As a result, the government is reviewing its diagnostic protocol to allow for the clear interpretation of results to make informed decisions on control measures and prevention of the spread of the disease, a workshop aimed at preventing further outbreaks heard yesterday.
The workshop was held at the Onderstepoort Veterinary Institute and attended by animal health experts from Angola, Botswana, the Democratic Republic of Congo, Madagascar, Malawi, Mozambique, Lesotho, Namibia, South Africa, Zambia and Zimbabwe.
Director of Animal Health at the Department of Agriculture, Forestry and Fisheries, Dr Mpho Maja said the challenge during the outbreak was the funding for compensation relating to the culling of healthy poultry to prevent the disease spreading.
Maja said funds were not readily available as a result and to this day measures such as insurance and industry-funding schemes were being investigated.
Another challenge was the fact that ostriches did not show signs of the disease, which required an intensive and active surveillance system to detect it early which was a high cost to government and the industry.
“The 2017 outbreak taught us to keep up with appropriate active and passive surveillance in wild birds and poultry, to step up biosecurity, especially of the commercial sector. And to keep stakeholders and trading partners well informed to build trust and prevent unnecessary trade restrictions,” she said.

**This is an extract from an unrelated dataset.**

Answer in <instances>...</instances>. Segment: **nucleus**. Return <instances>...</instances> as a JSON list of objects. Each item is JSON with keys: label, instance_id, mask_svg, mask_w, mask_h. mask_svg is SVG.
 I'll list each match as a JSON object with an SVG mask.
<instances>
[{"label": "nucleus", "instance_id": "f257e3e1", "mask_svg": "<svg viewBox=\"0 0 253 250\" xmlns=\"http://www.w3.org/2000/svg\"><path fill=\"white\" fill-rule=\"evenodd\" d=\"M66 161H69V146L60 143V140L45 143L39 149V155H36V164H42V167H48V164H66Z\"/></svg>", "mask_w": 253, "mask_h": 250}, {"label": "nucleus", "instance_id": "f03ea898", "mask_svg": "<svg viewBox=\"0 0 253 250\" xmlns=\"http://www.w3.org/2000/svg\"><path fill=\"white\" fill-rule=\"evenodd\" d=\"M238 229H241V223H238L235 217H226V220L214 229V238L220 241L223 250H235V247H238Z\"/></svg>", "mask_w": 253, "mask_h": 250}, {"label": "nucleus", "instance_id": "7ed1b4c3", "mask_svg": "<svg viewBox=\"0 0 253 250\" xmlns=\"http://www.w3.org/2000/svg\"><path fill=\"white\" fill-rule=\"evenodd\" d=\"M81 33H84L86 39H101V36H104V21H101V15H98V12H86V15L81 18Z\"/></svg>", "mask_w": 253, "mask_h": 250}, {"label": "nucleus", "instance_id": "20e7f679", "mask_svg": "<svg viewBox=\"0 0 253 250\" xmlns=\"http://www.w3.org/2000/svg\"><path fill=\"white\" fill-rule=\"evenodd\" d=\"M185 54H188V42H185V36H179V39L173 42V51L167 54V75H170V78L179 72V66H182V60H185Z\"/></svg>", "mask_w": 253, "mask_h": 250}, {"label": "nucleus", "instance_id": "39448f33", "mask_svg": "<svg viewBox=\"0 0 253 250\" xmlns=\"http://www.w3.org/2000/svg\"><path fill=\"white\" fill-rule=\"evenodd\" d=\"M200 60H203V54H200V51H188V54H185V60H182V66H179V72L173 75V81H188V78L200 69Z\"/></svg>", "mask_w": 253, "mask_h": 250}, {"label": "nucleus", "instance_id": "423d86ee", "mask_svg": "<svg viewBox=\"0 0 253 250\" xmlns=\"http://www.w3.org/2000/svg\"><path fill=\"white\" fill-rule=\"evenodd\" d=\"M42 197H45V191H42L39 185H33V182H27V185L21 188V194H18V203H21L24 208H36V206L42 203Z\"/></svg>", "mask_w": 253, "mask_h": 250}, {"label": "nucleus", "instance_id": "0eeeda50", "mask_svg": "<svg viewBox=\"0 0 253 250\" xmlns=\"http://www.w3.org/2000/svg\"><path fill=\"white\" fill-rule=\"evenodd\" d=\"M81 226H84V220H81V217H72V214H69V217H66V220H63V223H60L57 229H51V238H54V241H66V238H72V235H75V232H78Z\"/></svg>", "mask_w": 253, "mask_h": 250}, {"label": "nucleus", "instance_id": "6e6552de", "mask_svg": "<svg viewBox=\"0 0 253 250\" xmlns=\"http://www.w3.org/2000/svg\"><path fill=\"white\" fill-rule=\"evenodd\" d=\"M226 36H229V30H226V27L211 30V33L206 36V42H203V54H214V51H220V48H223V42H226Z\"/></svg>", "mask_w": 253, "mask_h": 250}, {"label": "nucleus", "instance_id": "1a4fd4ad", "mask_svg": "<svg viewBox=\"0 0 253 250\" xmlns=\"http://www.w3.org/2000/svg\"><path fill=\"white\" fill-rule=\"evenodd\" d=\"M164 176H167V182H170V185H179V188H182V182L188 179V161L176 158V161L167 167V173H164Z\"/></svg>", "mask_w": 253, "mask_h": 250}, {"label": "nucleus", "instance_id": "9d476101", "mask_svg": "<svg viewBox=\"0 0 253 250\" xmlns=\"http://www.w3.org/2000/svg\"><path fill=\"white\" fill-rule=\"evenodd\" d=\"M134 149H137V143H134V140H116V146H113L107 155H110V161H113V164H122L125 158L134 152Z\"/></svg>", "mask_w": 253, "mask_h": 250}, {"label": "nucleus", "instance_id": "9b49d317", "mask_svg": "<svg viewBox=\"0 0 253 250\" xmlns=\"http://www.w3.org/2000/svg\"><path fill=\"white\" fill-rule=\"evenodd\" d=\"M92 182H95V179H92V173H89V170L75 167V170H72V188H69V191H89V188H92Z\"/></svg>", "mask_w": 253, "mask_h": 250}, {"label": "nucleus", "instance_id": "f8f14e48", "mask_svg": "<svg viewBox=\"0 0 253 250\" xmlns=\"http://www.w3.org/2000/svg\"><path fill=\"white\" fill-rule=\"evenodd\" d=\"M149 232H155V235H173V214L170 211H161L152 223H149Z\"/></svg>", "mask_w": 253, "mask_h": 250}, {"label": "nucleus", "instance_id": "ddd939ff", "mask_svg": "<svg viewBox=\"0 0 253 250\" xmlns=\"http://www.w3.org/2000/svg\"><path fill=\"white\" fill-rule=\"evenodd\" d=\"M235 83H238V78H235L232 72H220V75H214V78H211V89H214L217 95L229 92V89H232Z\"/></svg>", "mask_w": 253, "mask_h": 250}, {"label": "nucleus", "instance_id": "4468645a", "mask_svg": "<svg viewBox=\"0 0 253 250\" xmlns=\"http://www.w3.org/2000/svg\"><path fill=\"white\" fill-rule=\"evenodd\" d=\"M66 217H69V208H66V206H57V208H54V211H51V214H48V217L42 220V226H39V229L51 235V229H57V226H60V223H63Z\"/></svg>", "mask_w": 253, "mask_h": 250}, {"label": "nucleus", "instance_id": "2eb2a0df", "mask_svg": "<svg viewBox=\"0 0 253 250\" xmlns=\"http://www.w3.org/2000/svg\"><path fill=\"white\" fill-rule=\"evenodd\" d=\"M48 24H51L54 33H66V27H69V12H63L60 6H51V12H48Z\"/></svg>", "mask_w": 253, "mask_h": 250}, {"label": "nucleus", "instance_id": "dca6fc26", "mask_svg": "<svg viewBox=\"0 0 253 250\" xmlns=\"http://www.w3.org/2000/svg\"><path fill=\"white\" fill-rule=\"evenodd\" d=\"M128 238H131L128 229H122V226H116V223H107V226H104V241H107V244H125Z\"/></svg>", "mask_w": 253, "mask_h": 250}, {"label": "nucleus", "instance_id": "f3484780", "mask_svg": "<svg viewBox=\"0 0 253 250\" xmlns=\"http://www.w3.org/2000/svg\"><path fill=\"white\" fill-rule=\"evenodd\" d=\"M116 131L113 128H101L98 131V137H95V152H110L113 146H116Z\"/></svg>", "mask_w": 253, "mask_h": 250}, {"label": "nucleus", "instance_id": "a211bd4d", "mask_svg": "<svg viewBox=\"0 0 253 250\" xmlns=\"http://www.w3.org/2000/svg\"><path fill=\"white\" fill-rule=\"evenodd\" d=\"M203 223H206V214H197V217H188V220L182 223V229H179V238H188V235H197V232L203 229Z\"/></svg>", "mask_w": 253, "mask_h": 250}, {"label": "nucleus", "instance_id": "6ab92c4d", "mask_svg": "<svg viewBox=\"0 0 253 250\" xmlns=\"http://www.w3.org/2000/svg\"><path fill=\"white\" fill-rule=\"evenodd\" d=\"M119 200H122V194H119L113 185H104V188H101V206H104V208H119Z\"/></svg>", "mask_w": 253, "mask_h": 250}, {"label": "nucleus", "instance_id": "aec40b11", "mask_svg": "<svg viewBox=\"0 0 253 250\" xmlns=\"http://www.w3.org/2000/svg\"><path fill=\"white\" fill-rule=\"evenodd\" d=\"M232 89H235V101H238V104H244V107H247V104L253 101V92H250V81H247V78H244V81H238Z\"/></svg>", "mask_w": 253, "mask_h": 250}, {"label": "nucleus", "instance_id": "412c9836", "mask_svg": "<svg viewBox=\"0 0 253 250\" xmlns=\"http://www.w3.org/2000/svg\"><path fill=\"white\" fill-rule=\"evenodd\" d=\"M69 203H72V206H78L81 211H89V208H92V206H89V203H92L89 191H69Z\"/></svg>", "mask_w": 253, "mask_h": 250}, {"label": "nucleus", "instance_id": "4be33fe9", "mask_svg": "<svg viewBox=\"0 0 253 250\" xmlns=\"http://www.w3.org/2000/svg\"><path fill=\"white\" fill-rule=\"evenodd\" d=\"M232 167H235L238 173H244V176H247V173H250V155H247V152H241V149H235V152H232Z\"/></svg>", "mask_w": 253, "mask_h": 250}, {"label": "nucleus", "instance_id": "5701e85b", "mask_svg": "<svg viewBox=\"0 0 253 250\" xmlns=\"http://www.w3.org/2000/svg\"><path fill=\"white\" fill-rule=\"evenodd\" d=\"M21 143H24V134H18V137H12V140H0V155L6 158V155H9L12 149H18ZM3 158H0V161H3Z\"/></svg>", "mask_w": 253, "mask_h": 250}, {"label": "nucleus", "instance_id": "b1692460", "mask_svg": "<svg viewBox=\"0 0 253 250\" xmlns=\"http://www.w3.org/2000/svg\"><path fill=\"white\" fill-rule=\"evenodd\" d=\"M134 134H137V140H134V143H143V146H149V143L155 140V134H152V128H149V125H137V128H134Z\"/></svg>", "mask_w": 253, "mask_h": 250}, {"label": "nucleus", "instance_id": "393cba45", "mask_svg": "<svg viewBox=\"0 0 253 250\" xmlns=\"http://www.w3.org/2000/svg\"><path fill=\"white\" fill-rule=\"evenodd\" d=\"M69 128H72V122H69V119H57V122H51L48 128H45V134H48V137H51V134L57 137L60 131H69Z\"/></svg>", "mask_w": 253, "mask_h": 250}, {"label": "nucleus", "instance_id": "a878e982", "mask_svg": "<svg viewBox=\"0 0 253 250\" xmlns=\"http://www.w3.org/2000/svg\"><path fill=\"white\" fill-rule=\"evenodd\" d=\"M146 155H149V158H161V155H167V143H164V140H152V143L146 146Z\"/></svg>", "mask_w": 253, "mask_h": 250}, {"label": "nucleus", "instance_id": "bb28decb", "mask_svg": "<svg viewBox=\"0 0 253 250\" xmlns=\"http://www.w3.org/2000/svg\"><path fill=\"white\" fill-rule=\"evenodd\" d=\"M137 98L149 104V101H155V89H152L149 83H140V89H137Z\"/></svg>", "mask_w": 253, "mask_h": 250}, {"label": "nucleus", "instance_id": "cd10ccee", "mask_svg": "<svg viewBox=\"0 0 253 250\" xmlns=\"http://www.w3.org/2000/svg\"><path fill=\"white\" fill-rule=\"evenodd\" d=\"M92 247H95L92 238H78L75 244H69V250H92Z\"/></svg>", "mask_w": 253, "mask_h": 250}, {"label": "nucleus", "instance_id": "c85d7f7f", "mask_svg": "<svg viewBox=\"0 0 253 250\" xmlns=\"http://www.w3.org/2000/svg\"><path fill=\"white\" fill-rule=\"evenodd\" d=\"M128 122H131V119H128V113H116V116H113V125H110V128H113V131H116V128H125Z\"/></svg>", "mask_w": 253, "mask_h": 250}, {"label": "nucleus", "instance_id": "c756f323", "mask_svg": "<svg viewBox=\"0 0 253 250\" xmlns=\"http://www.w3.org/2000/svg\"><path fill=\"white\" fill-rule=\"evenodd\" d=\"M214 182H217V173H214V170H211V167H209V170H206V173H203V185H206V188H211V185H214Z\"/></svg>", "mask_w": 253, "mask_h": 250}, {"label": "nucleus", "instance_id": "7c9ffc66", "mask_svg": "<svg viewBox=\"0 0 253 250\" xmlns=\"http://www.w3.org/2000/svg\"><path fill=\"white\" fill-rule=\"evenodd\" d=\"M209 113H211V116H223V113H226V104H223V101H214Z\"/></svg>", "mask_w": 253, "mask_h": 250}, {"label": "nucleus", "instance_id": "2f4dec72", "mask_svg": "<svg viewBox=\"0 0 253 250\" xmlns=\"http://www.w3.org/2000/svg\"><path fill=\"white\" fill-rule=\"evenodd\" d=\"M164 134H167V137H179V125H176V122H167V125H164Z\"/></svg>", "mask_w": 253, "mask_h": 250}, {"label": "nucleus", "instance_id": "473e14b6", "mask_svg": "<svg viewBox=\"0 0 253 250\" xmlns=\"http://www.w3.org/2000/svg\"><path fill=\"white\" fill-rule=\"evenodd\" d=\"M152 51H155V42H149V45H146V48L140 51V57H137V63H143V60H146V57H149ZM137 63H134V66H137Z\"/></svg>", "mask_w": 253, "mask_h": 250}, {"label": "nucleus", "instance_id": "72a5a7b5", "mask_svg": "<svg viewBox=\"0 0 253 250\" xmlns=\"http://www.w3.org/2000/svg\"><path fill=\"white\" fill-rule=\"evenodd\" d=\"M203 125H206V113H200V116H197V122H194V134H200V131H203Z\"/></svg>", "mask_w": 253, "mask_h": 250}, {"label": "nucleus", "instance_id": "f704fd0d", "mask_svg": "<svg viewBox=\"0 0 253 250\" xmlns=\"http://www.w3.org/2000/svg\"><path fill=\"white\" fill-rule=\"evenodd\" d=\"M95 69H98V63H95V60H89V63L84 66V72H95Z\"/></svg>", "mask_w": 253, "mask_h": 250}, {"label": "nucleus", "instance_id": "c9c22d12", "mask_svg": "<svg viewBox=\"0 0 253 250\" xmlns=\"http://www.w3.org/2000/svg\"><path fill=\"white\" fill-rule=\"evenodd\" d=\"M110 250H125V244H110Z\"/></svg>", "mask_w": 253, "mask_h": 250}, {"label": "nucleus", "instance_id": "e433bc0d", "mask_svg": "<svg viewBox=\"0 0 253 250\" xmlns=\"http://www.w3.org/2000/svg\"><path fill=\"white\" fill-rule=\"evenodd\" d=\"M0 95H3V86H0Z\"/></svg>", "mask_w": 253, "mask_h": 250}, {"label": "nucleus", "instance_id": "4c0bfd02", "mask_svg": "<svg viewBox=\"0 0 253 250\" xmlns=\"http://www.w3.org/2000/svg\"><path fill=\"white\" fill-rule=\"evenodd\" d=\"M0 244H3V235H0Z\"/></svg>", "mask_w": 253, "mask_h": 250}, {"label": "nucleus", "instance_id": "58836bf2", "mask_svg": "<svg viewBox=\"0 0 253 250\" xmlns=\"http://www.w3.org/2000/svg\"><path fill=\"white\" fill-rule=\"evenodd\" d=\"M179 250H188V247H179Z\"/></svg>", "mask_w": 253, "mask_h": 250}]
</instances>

Presentations were delivered by the World Organisation for Animal Health and the US Department of Agriculture’s Animal and Plant Health Inspection Service.
Jeromy McKim, director in the US department, said animal diseases such as avian influenza did not stop at borders and it was thus essential that countries worked together.
“Zoonotic diseases like avian influenza are transmissible between animals and humans. I’m thankful that the SA Health Department was able to participate in this workshop alongside its colleagues in animal health.”
Olafur Valsson of the Organisation for Animal Health said bird flu was a highly contagious viral disease that affected several species of food-producing birds, pet birds and wild birds, and occasionally mammals, including humans.
Valsson said bird flu was a global health concern which needed the concerted global action of all role-players.